INFO: [CFGEN 83-0] Kernel Specs: 
INFO: [CFGEN 83-0]   kernel: Vadd_A_B, num: 1  {Vadd_A_B_1}
INFO: [CFGEN 83-2226] Inferring mapping for argument Vadd_A_B_1.A to DDR[1]
INFO: [CFGEN 83-2226] Inferring mapping for argument Vadd_A_B_1.B to DDR[1]
INFO: [SYSTEM_LINK 82-37] [16:15:00] cfgen finished successfully

This seems to indicate the need for the 1 in the buffer creation (xrt::bo()) rather than 0. When I run the hardware emulation I get the following results: Allocate Buffer in Global Memory loaded the data synchronize input buffer data to device global memory INFO: Setting IP Data Setting Register "A" (Input Address) Setting Register "B" (Input Address) INFO: IP Start Read Loop iteration: 1 and Axi Control = 1 Read Loop iteration: 2 and Axi Control = 1 Read Loop iteration: 3 and Axi Control = 6 Read Loop iteration: 4 and Axi Control = 4 INFO: IP Done Get the output data from the device TEST PASSED

The XRT native API provides the following explanation of this argument: Below is a example of creating two buffers.

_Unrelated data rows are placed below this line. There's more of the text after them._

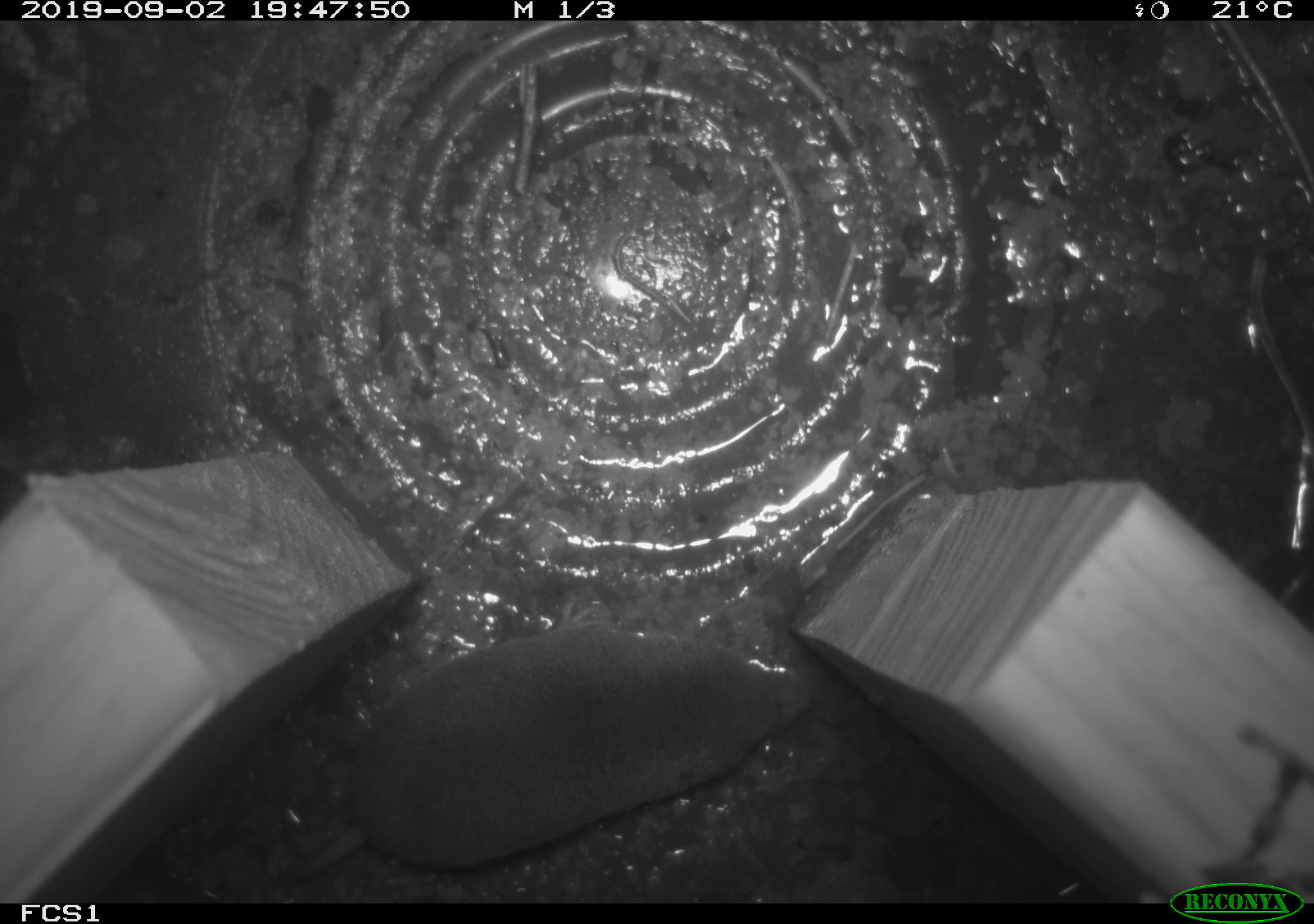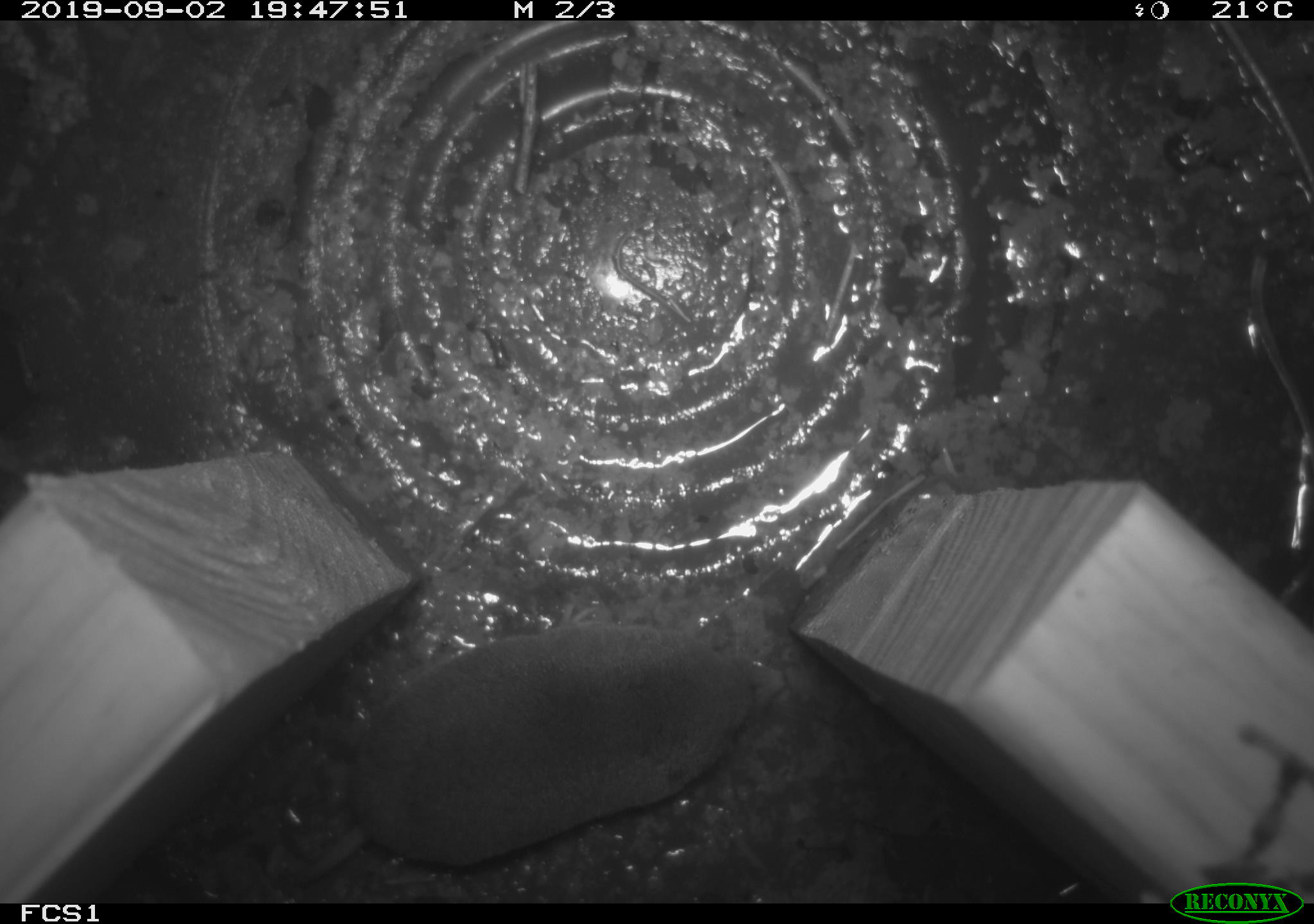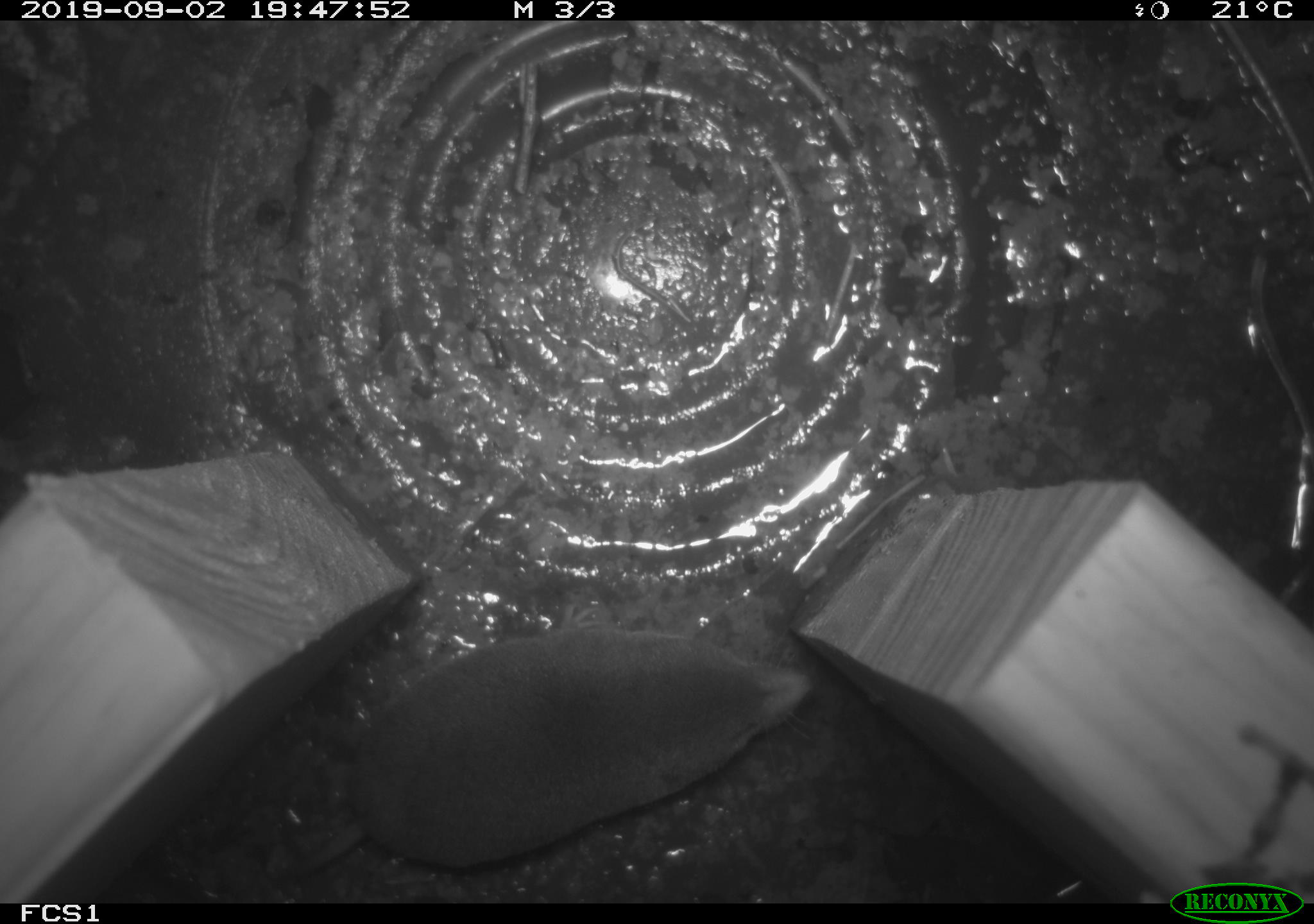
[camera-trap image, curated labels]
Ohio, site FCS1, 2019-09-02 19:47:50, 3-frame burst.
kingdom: Animalia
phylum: Chordata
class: Mammalia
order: Eulipotyphla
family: Soricidae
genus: Blarina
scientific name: Blarina brevicauda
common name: northern short-tailed shrew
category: n. short-tailed shrew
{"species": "n. short-tailed shrew (northern short-tailed shrew) (Blarina brevicauda)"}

Note the last argument of xrt::bo is the enumerated index of the memory bank as seen by the XRT (in this example index 8 corresponds to the host-memory bank). The bank index can be obtained by xbutil examine --report memory command.

You can also get the memory assignment directly from the xclbin file: xclbinutil -i vadd.xclbin --info

What does your xclbin indicate?

dguenzel commented 2 years ago

You are right, I haven't considered that the memory mapping might change depending on the target hardware. The tutorial states that it is for Alveo u200 (DDR4), but I have actually built for u55c (HBM).

My build log shows this:

NFO: [CFGEN 83-0] Kernel Specs: 
INFO: [CFGEN 83-0]   kernel: Vadd_A_B, num: 1  {Vadd_A_B_1}
INFO: [CFGEN 83-2226] Inferring mapping for argument Vadd_A_B_1.A to HBM[0]
INFO: [CFGEN 83-2226] Inferring mapping for argument Vadd_A_B_1.B to HBM[0]
INFO: [SYSTEM_LINK 82-37] [10:34:05] cfgen finished successfully

This matches the information in the xclbin. Thank you for the clarification!

BananaTaiga commented 1 year ago

Hello @dguenzel! I'm currently working with this tutorial and having exactly the same issue. May I ask you how exactly can I change the memory mapping so the issue can be fixed? I'm also using u55c card.

dguenzel commented 1 year ago

Hello, the solution is already in the first post. It is simply a matter of giving the correct index for the HBM channel when the buffer objects are created:

auto ip1_boA = xrt::bo(device, vector_size_bytes, 0); 
auto ip1_boB = xrt::bo(device, vector_size_bytes, 0);

The last argument specifies the index of the memory bank where the buffer will be allocated. You can find these indexes as @randyh62 described, but 0 should work for u55c.

BananaTaiga commented 1 year ago

@dguenzel Now I understand it. At first I just thought that false mapping was made by me during XO/IP Packaging and didn't believe that the actual solution requires only change of one parameter in host program. Now it perfectly works in both HW-Emulation and actual HW-Run. Thank you!